Get your hash — the bulletproof way

This is probably one of the things that everyone thinks they know how to do but many end up doing it wrong. After coming accross yet one more super fragile snippet of code for this, I decided a blog post was in order.

The problem

You want to remove the pound sign (#) from location.hash. For example, when the hash is "#foo", you want to get a string containing "foo". That’s really simple, right?

Tricky cases

What most developers seem to miss is that in modern, JavaScript-heavy applications, a hash can contain any unicode character. It doesn’t necessarily have to correspond to the value of an actual id attribute in the page. And even when it does, ID attributes can now contain almost any unicode character. Another thing sometimes forgotten is that there might be no hash in the page. Even in a URL that ends in #, location.hash is actually equal to "" (the empty string) and not "#".

Naive approaches

This one is the most recent, found in a book I was tech reviewing:

var hash = location.hash.match(/#(\w+)/)[1];

which has quite a few issues:

  • Returns wrong results when there is any non-latin or non-alphanumeric character in the hash. For example, for the hash #foo@o#bar$%huh hello, just "foo" would be returned.
  • Throws a TypeError when location.hash is empty, since .match() will return null.

Other variations of this pattern I’ve seen include using explicitly defined character classes instead of \w, adding an anchor (^) before the pound sign (which is an excellent idea for performance) and checking if .match() actually returned something before using its result. However, they usually also fall into at least one of the 2 aforementioned issues.

Another approach a friend of mine once used was this:

var hash = location.hash.split('#')[1];

This also has its issues, which are ironically less than the first one, even though it seems a far more naive approach.

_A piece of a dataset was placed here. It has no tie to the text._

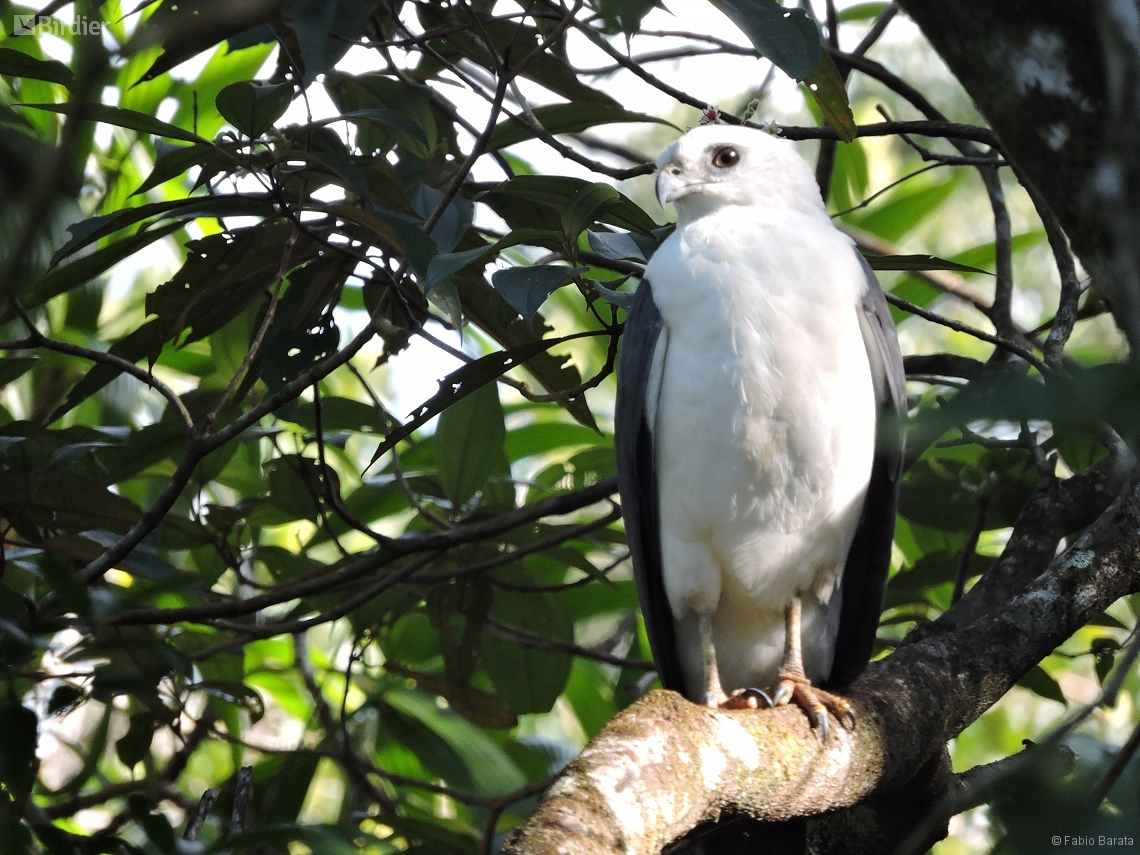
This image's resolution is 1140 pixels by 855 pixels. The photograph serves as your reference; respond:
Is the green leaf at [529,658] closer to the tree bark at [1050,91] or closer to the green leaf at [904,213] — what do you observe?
the green leaf at [904,213]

  • With the same test hash, it would at least get the "foo@o" part, which means it only fails when the hash contains a pound sign
  • When there’s no hash, it doesn’t throw an error, although it returns undefined instead of the empty string.

Getting it right

The approach I usually use is far simpler than both of the above and probably looks too loose:

var hash = location.hash.substring(1);

However, let’s examine it a bit:

  • With our weird test hash, it actually returns the correct result: “foo@o#bar$%huh hello”
  • When no hash exists, it correctly returns the empty string

“But it assumes there’s a pound sign at the start of the string!” I almost hear some of you cry. Well, that could be a real concern, if we were dealing with an arbitrary string. In that case, we would have to check if there’s actually a pound sign first or if the string even exists. However, with location.hash the only case when that is not true, is when there is no hash. And we got that case covered. ;)

Edit: As pointed out in the comments, you may also use location.hash.slice(1) instead of substring. I kinda prefer it, since it’s 4 bytes shorter.

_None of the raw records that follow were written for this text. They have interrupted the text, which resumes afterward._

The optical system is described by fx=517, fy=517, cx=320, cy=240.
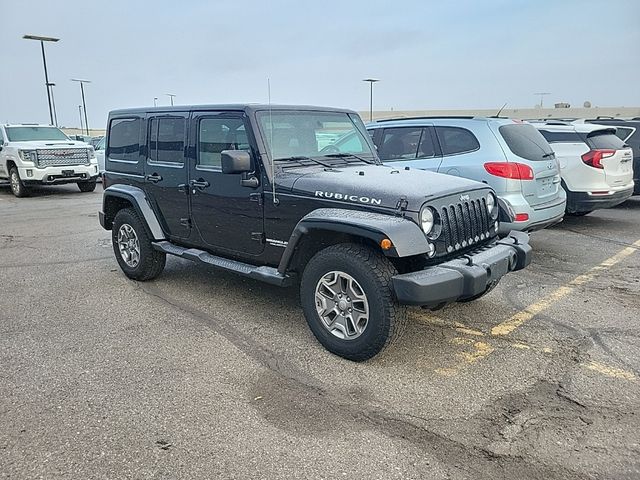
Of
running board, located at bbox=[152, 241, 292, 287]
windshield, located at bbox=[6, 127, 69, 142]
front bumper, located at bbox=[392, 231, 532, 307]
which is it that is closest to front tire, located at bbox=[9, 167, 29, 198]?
windshield, located at bbox=[6, 127, 69, 142]

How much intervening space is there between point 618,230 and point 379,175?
5.93 m

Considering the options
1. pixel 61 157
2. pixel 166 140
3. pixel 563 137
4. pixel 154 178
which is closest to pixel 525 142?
pixel 563 137

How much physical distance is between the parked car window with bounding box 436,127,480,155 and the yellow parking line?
191 centimetres

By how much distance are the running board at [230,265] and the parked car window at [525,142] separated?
3.46m

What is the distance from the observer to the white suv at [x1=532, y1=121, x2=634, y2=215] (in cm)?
795

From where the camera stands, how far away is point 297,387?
11.1 feet

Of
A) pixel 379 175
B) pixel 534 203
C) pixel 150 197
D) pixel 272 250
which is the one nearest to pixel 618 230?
pixel 534 203

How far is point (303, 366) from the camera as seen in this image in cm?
369

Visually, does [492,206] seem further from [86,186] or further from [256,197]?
[86,186]

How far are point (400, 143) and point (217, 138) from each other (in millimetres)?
3090

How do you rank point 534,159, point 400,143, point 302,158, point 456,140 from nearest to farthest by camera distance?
point 302,158 < point 534,159 < point 456,140 < point 400,143

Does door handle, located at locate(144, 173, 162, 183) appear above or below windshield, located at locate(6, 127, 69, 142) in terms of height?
below

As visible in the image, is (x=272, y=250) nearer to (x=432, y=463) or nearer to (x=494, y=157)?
(x=432, y=463)

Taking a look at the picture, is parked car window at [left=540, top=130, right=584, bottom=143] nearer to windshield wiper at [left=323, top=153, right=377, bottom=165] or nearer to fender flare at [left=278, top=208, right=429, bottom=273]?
windshield wiper at [left=323, top=153, right=377, bottom=165]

If however you’re obsessed with RegExps and want to do it with them no matter what, this is just as bulletproof and almost as short:

var hash = location.hash.replace(/^#/, '');

If for some reason (OCD?) you want to do it with .match() no matter what, you could do this:

var match = location.hash.match(/^#?(.*)$/)[1];

In that case, since the pound sign is optional, since .match() never returns null. And no, the pound sign never erroneously becomes part of the returned hash, because of the way regex engines work.

“This is too basic, what a waste of my time!”

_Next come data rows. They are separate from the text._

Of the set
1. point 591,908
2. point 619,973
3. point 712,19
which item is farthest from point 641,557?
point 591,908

Sorry for that. I know that for some of you, this is elementary. But the guy who wrote that book is very knowledgable (the book is really good, apart from that code snippet) so I thought this means there are many good developers out there who get this wrong, so this post was needed to be written. If you’re not one of them, you can take it as a compliment.

“Hey, you missed something too!”

In that case, I’d love to find out what it is, so please leave a comment! :)

  • http://www.jbird-design.com Jordan Burke

     While this is basic, it’s most certainly not a waste of my time. I swear, I learn something new every time I visit your blog, but not just new – relevant as well.  Thanks for that!

  • http://twitter.com/jeef3 Jeff K

     As soon as I read “The Problem” I thought “oh know, what’s wrong with my location.hash.substring(1) idea”

    • http://twitter.com/floriancargoet Florian Cargoet

       I had the exact same thought!

  • http://twitter.com/myerscb Corey Myers

    Do not apologize for being a smart cookie helping out all the noobies out there.  Anything you publish is pure gold as far as I’m concerned.

    • http://leaverou.me Lea Verou

      Awww, that’s one of the nicest things I’ve heard for my blog! Thank you! 

      • http://dan.cx/ Daniel15

        It’s definitely true! You’re a genius and all your blog posts are great. :)

  • http://profiles.google.com/bowdowntonoone Marek Stasikowski

    Didn’t quite get it with the crying about the assumption about a pound sign. What is that all about?

    • http://leaverou.me Lea Verou

      If you don’t get it, good for you. I get all kinds of weird questions so I try to answer them before they’re asked, just in case.

  • http://twitter.com/stephband stephband

    Hmm. It’s a bit of an aside, but it’s worth noting that if you’re working on a webapp, it’s likely you’ll be dealing with hash bangs, the constructs that allow google to index paths that you put in the hash. A case in point from new Twitter:

    https://twitter.com/#!/LeaVerou

    As a front end, I’m almost never interested in these, but I am usually interested if there is an id in the hash. Ids can’t start with numbers (http://www.w3.org/TR/CSS21/syndata.html#characters – which is referenced from the CSS3 recommendation as well, so I’m assuming it’s current. I may be wrong, please point me in the right direction…). Given all that, I find that something like 

    /^#([^0-9!].*)/

    …is a reasonable filter.

    • http://leaverou.me Lea Verou

      In HTML5 there are no such restrictions. The only restriction is that the id doesn’t contain whitespace: http://www.w3.org/TR/html5/elements.html#the-id-attribute

      • http://twitter.com/stephband stephband

        Interestingly that spec also says there are “no additional restrictions on the tokens authors can use in the class attribute”…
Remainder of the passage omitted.